Hemos llevado las de perder, el ruido traga municiones y dispara dolor. Su léxico solo tuerce, ya no necesita voces, sus falsos verbos tienen vida propia y siguen repitiéndose. Todos huimos de su metralla, para refugiarnos de la muerte que descarga. Casi pierdo a mi hijo en una de esas griterías que se armaron contra la desolación. Protestaba a su lado, luego corrió su sangre y se hizo el mayor de los silencios, me sentí sordo como nunca en mi vida y perdí la razón. Laura me abrazó, me beso el rostro en mil perdones y me dijo “ya no más, ya no puedo más”. Le entendí la furia y el miedo, por el hijo que casi pierde. Él me dejó, antes de partir, la alegría de un “te amo viejo”.

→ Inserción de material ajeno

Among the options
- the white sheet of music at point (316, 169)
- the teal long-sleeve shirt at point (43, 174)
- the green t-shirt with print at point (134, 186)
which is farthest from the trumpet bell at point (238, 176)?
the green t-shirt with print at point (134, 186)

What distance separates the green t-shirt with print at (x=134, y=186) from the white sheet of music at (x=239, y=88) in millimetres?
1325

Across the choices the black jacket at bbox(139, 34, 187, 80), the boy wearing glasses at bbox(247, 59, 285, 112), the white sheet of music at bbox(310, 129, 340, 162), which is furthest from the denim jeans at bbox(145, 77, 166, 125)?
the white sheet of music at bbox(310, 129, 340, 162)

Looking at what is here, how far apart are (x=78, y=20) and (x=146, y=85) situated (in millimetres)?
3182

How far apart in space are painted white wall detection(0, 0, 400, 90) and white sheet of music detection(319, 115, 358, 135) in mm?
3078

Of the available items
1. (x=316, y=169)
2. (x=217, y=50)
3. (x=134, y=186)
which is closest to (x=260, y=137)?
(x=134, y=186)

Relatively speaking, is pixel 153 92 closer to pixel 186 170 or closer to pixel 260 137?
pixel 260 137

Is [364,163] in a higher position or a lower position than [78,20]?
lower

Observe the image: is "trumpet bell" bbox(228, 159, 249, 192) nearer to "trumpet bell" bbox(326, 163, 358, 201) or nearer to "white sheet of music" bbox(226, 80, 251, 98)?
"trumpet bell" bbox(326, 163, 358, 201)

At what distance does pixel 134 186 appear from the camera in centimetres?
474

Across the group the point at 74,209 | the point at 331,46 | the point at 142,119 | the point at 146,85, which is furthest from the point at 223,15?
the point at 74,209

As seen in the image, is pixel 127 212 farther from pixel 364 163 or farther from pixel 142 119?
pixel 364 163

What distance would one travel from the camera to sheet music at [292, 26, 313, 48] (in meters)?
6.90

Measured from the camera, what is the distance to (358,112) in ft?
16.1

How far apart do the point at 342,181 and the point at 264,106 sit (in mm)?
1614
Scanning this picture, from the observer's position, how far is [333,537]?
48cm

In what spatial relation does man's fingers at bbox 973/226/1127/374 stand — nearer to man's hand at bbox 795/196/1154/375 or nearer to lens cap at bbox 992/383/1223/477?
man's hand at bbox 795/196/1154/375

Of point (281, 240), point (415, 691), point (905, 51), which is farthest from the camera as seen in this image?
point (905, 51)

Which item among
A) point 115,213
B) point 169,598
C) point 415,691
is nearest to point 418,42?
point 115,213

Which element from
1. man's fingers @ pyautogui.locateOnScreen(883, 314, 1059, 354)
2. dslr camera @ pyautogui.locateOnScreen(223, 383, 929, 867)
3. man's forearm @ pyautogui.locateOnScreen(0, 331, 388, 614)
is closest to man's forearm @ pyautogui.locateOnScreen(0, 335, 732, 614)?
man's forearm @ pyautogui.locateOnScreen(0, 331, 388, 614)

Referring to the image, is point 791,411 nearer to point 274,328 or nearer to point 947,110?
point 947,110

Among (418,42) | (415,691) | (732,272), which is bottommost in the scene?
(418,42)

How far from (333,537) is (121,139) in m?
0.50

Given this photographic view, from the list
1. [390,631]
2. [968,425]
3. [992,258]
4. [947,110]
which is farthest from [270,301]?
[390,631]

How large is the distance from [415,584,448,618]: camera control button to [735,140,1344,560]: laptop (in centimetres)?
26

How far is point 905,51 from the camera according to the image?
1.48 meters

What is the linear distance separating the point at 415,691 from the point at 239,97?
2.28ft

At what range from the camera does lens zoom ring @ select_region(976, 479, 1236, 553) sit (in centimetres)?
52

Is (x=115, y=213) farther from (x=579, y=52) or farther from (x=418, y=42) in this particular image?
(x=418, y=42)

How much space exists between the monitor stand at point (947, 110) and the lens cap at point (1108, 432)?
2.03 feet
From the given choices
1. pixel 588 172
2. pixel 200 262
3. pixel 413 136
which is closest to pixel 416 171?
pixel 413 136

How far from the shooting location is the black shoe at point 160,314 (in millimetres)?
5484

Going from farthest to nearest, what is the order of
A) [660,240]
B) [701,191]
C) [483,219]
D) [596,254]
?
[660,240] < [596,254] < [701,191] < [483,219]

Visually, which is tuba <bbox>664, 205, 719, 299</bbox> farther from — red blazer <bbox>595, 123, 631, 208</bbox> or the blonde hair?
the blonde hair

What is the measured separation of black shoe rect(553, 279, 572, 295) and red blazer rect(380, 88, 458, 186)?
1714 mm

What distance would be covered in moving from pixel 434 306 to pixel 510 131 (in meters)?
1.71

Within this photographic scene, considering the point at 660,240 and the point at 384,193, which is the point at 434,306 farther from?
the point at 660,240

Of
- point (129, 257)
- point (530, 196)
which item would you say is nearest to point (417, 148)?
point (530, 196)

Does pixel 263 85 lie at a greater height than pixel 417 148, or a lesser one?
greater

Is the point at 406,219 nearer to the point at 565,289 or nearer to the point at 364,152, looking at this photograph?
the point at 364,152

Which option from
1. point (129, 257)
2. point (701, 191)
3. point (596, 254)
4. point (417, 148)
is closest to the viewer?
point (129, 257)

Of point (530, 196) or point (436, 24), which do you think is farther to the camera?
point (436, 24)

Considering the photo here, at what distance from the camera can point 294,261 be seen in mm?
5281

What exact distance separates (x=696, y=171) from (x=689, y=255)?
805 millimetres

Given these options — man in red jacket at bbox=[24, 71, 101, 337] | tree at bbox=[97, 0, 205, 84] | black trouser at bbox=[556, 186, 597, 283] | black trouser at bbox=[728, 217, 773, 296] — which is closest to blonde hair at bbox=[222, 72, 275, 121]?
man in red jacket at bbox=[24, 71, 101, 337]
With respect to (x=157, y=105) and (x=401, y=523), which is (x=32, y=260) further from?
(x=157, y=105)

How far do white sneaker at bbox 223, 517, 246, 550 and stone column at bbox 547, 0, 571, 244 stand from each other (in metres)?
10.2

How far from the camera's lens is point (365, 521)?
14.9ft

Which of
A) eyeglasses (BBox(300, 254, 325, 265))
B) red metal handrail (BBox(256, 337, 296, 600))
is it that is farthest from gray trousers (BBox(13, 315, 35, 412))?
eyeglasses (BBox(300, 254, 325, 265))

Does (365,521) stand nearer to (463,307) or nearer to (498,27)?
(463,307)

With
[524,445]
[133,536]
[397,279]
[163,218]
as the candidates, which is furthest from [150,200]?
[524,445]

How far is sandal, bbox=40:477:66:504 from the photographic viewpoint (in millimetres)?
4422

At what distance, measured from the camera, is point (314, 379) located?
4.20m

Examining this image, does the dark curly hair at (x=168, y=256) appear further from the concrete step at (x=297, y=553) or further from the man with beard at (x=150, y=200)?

¿Y qué pasa en un hogar si las voces de los niños callan y los jóvenes obedecen y se quedan quietos? ¿Cuando los adultos temen? Pasa el miedo. Este hogar, grande y antes generoso, se está fundiendo en un silencio hecho de oprobio, destierro y desprecio. Orbita en el absurdo, en el disimulo y la ofensa. Claro que todavía suenan algunas orquestas, y que aún se ríen los actores y lloran las películas. Claro que la gente baila, come y bebe; todavía se bautizan muchachos y se toma café en los entierros. Por supuesto que sale el sol y se mueven las palmeras y brincan los pescados y alguien inventa el fuego y la rueda. Pero se hace con pena, con reserva. Porque son más los padecimientos y las tragedias. Aún hay tiendas de ropa y peluquerías abiertas, como un recurso precario para enfrentar el silencio que el ruido ha impuesto. Todo se hace con susto, hasta la alegría pesa. Se conjuga la distancia y la nostalgia quema.
Ahora preciso reunirme con Laura y mi hijo. Debo llenarme con los últimos sonidos amables de la vida que conocí. Grabaré una guacamaya en vuelo y la impertinencia de los periquitos al atardecer. Me tatuaré el azul del cielo sobre el cerro en mis retinas y partiré. Quedarme es morir de miedo y temo perder el juicio, que siempre me fue tan esquivo. Los fantasmas con la bulla de mi gente me visitan la víspera de mi vuelo. Me conforta su alharaca, brotando musica de sus cuerpos. Se despiden de mí, me despido de ellos. Hablaré con las palabras del destierro de este ruido macabro y de su tormento. Voy a relatar la historia de mis abuelos, de sus sonidos hechos de risa, de mar, de colores intensos. Voy a hablar de mi madre, de nuestra gente, bautizados de sabores y cuentos. Quiero narrar la historia de lo que hacen los decentes, para llenar de sentidos este silencio, para no perder coherencia, ante la voracidad de un ruido cada vez más tenaz y necio. Quiero contar cómo se sobrevive dentro de su jaula de hierro.
A ratos me siento cobarde, por abandonar la fe y el empeño. La voz de mi abuelo me advierte que quizás, solo quizás, estemos devolviendo las manos y los sueños que se nos cedieron hace un tiempo. En la proeza de nuestras insistencias, donde sea que estas se encuentren radica la veracidad. Probablemente en el heroísmo de esa frontera que cada quien lleva ahora en su relato, está la verdad que valdrá la pena detallar. Dejo millones de empeños de sílabas tercas, de manos todavía llenas, de propósitos que se rebelan. El recogimiento es una mera defensa. Cada quien a su manera resiste la obscena verbena.
Escribo en papel, torpemente, con caligrafía minúscula resumo un abismo, con esa prudencia que llenan las historias hechas a puño y letra, buscando cerrar este ciclo donde nos vimos precisados a descubrir el sentido de todos los silencios que sobre nosotros cayeron.